▶ _Your goal_
Which lines in the items below contain the string "bbox", matching case exactly? List each of those lines in full.

▶ _Provided records_

(begin)

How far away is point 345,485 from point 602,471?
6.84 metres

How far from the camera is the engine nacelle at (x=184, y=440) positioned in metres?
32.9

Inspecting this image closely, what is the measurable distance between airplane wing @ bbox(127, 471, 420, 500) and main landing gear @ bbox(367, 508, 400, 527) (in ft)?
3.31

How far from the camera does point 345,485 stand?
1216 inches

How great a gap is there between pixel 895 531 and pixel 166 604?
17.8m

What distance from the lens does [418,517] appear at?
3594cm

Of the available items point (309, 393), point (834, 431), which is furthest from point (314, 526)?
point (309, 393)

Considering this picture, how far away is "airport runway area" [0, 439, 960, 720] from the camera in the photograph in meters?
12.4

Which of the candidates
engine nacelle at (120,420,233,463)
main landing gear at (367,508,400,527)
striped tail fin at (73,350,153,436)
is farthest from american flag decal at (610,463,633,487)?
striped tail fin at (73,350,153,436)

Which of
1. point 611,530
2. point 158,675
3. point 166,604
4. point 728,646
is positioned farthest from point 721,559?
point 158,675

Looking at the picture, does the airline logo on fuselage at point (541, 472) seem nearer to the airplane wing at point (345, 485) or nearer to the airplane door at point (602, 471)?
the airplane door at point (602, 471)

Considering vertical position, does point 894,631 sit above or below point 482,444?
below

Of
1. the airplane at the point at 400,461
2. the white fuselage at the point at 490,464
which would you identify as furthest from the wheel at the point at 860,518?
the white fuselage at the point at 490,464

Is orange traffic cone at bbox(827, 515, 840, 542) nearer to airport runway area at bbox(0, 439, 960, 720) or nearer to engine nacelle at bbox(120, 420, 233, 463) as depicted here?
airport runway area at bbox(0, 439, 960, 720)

(end)
(begin)

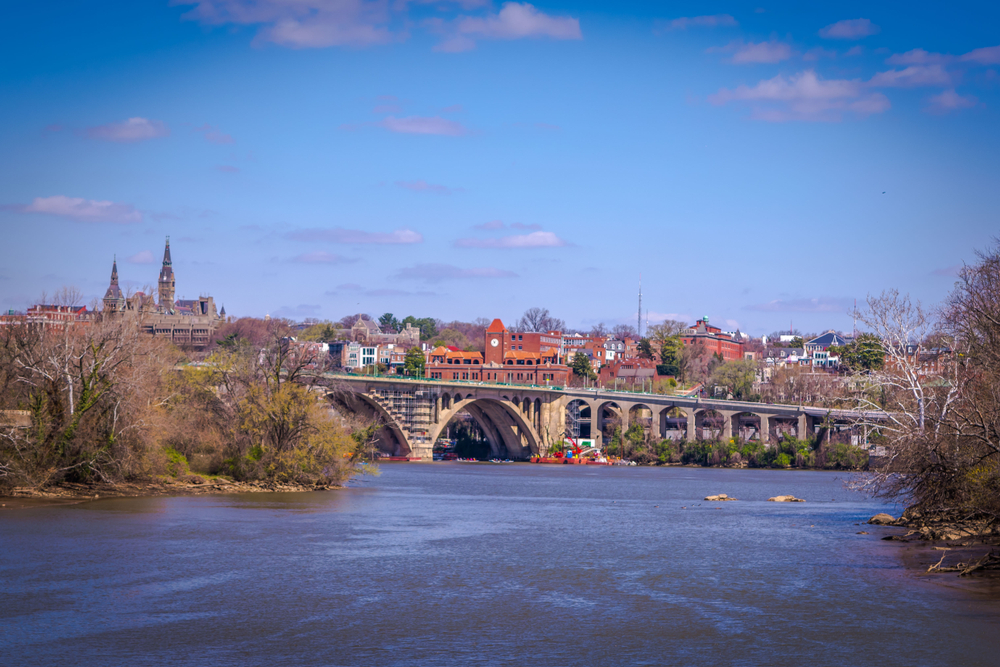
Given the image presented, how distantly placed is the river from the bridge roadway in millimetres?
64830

(end)
(begin)

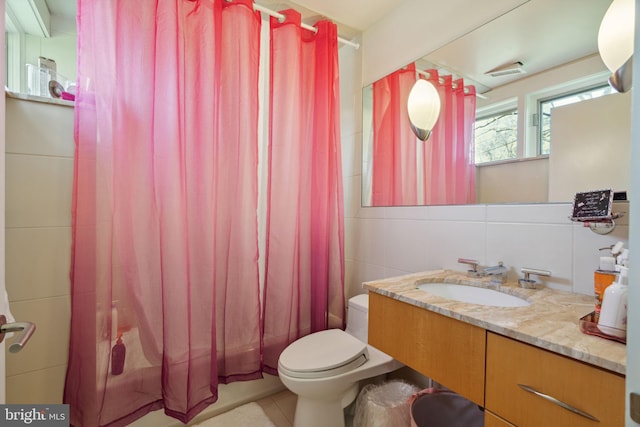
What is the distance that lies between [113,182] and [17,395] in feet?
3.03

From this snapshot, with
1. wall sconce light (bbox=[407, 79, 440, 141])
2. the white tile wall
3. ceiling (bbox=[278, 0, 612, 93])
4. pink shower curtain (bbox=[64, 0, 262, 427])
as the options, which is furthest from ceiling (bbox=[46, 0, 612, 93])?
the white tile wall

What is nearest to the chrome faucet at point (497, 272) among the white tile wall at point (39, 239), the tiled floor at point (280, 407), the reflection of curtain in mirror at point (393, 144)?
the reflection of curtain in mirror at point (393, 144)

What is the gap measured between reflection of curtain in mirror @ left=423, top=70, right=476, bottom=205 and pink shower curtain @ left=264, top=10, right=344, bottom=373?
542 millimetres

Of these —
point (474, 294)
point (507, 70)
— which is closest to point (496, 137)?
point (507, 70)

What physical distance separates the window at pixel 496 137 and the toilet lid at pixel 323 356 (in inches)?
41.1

(end)

▶ _Complete output_
Inspecting this image closely, what is the measurable distance between airplane wing @ bbox(127, 471, 420, 500) and main landing gear @ bbox(367, 508, 400, 527) (in ft)?
Is orange traffic cone at bbox(827, 515, 840, 542) nearer to airport runway area at bbox(0, 439, 960, 720) or nearer to engine nacelle at bbox(120, 420, 233, 463) as depicted here?
airport runway area at bbox(0, 439, 960, 720)
1. wall sconce light (bbox=[407, 79, 440, 141])
3. ceiling (bbox=[278, 0, 612, 93])
4. pink shower curtain (bbox=[64, 0, 262, 427])
as the options, which is furthest from ceiling (bbox=[46, 0, 612, 93])?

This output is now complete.